*** EXCERPTED TEXT ***

Customer Experience is an increasingly important task for any business, especially in retail banking.

The sector is still working to repair its reputation in the wake of the financial crisis. New technology increases the avenues of engagement and customers are becoming more connected, more demanding, and less forgiving.

With new players entering the market, they are also faced with more choice. Banks need to place CX at the front and centre of their operations to make sure their customers remain their customers, as well as to protect a reputation which can quickly become fragile, especially when exposed to online communities.

One of the best ways to do so is with the right Customer Relationship Management (CRM) software designed for banks with tools that are flexible and adaptable to the ever changing ecosystem. Of course, software alone is not enough and it is crucial to have a customer centric strategy that is supported by the right CRM tool.

The customer is changing

Today’s customer is more empowered and armed with much more information before even the first contact; they are less loyal as they search for the best deal and are likely to maintain a relationship with more than one financial institution, which means CX becomes a key competitive consideration.

Retail banks need to see the world from their customers’ point of view, understand what competitors are doing, and develop an effective customer relationship strategy which maximises value for all sides.

The importance of positive CX was revealed in a recent report from Deloitte, which showed 90 percent of customers trust peer reference; they are seven times more likely to trust a reference from a peer than an advertisement. If a customer experiences poor service, they may never return and will advise their friends to do the same.

Customers are sceptical about financial services, with only 44 percent saying they trust financial services institutions, and when they complain they make a bigger impact; 44 percent said they use social media to make complaints – word of mouth advertising is stronger than ever before.

A new age of retail banking

A more demanding environment means the retail banking sector has to change – it will have to contend with a number of issues over the coming years including the tightening grip of regulation, the rise of Fintech, low growth, and costs which are difficult to contain.

Customer confidence remains shaky and banks are still battling to win back their position of trust. Some of these issues will be challenges, others will offer opportunities.

*** End of EXCERPTED TEXT ***
*** GIVEN RECORDS ***

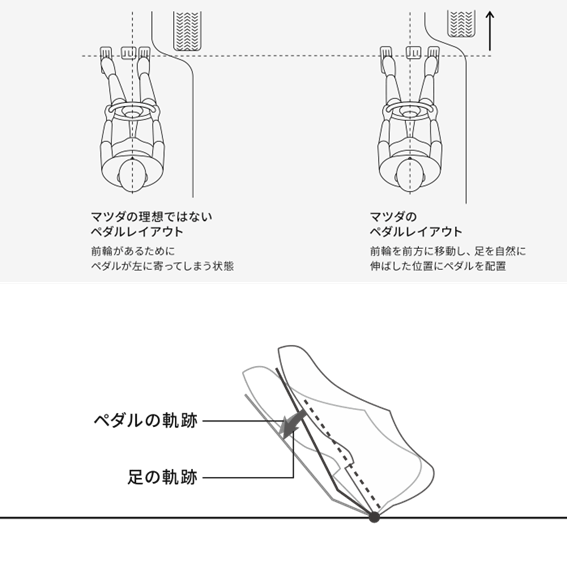 マツダの理想ではない
ペダルレイアウト

前輪があるために
ペダルが左に寄ってしまう状態

マツダの
ペダルレイアウト

前輪を前方に移動し、足を自然に
伸ばした位置にペダルを配置

ペダルの軌跡

足の軌跡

*** End of GIVEN RECORDS ***

### EXPLORE THE MATERIAL
1 - In the retail banking piece, how much more likely are customers to trust a peer's reference than an advertisement?
2 - Pick up the piece on customer experience in retail banking after its final sentence and continue writing it.
The rows are separate material, unrelated to the retail banking piece.

### RESPONSES PER TASK
1 - Seven times more likely.

2 -
The rise of Fintech, for example, sees smaller, mobile financial institutions offering a faster and more affordable service than traditional banks. At the same time, it provides opportunities for growth and new revenue streams.

It is less so a disruptive technology, rather a collaborative opportunity to build value for a bank’s client base. Santander, for example, partners with several Fintech firms including the biometrics firm Socure, and investment firm SigFig.

It holds Fintech Venture days and has a $100million Fintech fund in the shape of Innoventures. Citi, meanwhile, partners with credit scoring firm Demyst Data and is developing its own digital payments infrastructure.

Retail banking may face challenges but the outlook is still reasonably good. Analysts at Wise Guy Reports suggest the global retail banking market will grow at CAGR 6.08 percent to 2020. It will, however, change significantly, both in the way it uses technology and in how it presents itself.

When Metro Bank became the first new UK high street bank in 2010, it presented itself as a fresh face relying on transparency, friendliness, accessibility, and strong customer service.

TSB did much the same thing when it returned after the split with Lloyds; its marketing focused on strong community values. The message is very different and the focus clear – the customer comes first.

All this contributes to added choice and opportunity for the customer. Even so, it still has some way to go. The Capgemini World Retail Banking Report found that banks admitted they had not yet got a grip on the emerging Fintech revolution. Furthermore, while attempts to improve customer service were bearing fruit, they had not yet had a major impact on revenues.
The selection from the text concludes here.